> Written task
Read the data and repeat it in full, exactly.

-- START Records for the task --

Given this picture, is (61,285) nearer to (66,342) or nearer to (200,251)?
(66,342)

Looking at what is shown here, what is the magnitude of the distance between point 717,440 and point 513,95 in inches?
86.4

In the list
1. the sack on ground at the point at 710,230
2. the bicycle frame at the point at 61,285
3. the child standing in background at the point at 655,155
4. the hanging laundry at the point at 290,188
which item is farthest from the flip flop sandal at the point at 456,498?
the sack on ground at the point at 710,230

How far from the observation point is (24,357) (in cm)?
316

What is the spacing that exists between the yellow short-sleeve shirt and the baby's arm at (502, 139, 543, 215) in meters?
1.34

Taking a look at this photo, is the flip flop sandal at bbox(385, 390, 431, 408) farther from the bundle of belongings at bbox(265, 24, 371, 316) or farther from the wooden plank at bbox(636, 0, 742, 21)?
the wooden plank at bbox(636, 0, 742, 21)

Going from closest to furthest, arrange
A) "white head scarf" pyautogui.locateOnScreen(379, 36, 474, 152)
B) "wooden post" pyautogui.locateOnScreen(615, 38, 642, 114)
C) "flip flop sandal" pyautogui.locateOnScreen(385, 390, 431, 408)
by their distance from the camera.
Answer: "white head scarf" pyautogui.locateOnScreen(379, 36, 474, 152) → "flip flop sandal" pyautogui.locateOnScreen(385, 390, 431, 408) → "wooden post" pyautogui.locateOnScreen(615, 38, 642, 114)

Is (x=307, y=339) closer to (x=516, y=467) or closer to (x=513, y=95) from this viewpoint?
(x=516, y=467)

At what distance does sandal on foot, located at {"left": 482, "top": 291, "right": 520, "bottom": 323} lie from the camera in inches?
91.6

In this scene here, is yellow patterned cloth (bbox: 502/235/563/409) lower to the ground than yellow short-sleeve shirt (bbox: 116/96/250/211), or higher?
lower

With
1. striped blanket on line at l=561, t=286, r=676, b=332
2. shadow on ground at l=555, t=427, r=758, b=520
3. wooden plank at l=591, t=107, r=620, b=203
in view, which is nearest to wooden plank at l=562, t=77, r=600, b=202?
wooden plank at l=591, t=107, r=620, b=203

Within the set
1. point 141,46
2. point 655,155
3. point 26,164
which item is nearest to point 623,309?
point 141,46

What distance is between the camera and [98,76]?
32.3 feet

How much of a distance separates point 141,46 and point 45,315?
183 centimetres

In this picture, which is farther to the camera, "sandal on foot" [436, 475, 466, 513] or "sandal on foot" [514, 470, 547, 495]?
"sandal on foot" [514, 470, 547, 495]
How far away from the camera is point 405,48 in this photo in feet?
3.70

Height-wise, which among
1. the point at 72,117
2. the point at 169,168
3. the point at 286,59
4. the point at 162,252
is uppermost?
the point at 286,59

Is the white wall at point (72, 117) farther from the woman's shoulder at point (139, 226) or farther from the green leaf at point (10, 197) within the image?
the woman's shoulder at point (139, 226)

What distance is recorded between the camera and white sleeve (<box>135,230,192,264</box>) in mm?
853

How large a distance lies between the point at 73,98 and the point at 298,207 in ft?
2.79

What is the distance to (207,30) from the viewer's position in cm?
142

-- END Records for the task --

> Full answer
Given this picture, is (61,285) nearer to (66,342) or nearer to (200,251)?
(66,342)

Looking at what is shown here, what is the magnitude of the distance between point 717,440 and point 513,95 in inches?
86.4

In the list
1. the sack on ground at the point at 710,230
2. the bicycle frame at the point at 61,285
3. the child standing in background at the point at 655,155
4. the hanging laundry at the point at 290,188
which item is farthest from the flip flop sandal at the point at 456,498?
the sack on ground at the point at 710,230

How far from the observation point is (24,357) (in cm)?
316

What is the spacing that exists between the yellow short-sleeve shirt and the baby's arm at (502, 139, 543, 215) in meters?
1.34

Taking a look at this photo, is the flip flop sandal at bbox(385, 390, 431, 408) farther from the bundle of belongings at bbox(265, 24, 371, 316) or farther from the wooden plank at bbox(636, 0, 742, 21)?
the wooden plank at bbox(636, 0, 742, 21)

Going from closest to furthest, arrange
A) "white head scarf" pyautogui.locateOnScreen(379, 36, 474, 152)
B) "wooden post" pyautogui.locateOnScreen(615, 38, 642, 114)
C) "flip flop sandal" pyautogui.locateOnScreen(385, 390, 431, 408)
by their distance from the camera.
Answer: "white head scarf" pyautogui.locateOnScreen(379, 36, 474, 152) → "flip flop sandal" pyautogui.locateOnScreen(385, 390, 431, 408) → "wooden post" pyautogui.locateOnScreen(615, 38, 642, 114)

Is (x=307, y=339) closer to (x=516, y=467) or closer to (x=513, y=95) from this viewpoint?
(x=516, y=467)

At what distance does sandal on foot, located at {"left": 482, "top": 291, "right": 520, "bottom": 323} lie from the camera in inches?
91.6

In this scene here, is yellow patterned cloth (bbox: 502/235/563/409) lower to the ground than yellow short-sleeve shirt (bbox: 116/96/250/211), or higher?
lower

With
1. striped blanket on line at l=561, t=286, r=676, b=332
2. shadow on ground at l=555, t=427, r=758, b=520
3. wooden plank at l=591, t=107, r=620, b=203
in view, which is nearest to wooden plank at l=562, t=77, r=600, b=202?
wooden plank at l=591, t=107, r=620, b=203

Within the set
1. point 141,46
2. point 655,155
3. point 26,164
which item is nearest to point 623,309?
point 141,46

What distance is between the camera and [98,76]?
32.3 feet

How much of a distance separates point 141,46 and point 45,315?
183 centimetres

In this picture, which is farther to the camera, "sandal on foot" [436, 475, 466, 513] or "sandal on foot" [514, 470, 547, 495]?
"sandal on foot" [514, 470, 547, 495]
How far away from the camera is point 405,48 in this photo in feet?
3.70

Height-wise, which among
1. the point at 72,117
2. the point at 169,168
3. the point at 286,59
4. the point at 162,252
is uppermost?
the point at 286,59

Is the white wall at point (72, 117) farther from the woman's shoulder at point (139, 226) or farther from the green leaf at point (10, 197) within the image?
the woman's shoulder at point (139, 226)

What distance is recorded between the camera and white sleeve (<box>135,230,192,264</box>) in mm?
853

How large a distance lies between the point at 73,98 and the point at 298,207 in ft?
2.79

What is the distance to (207,30) from the viewer's position in cm?
142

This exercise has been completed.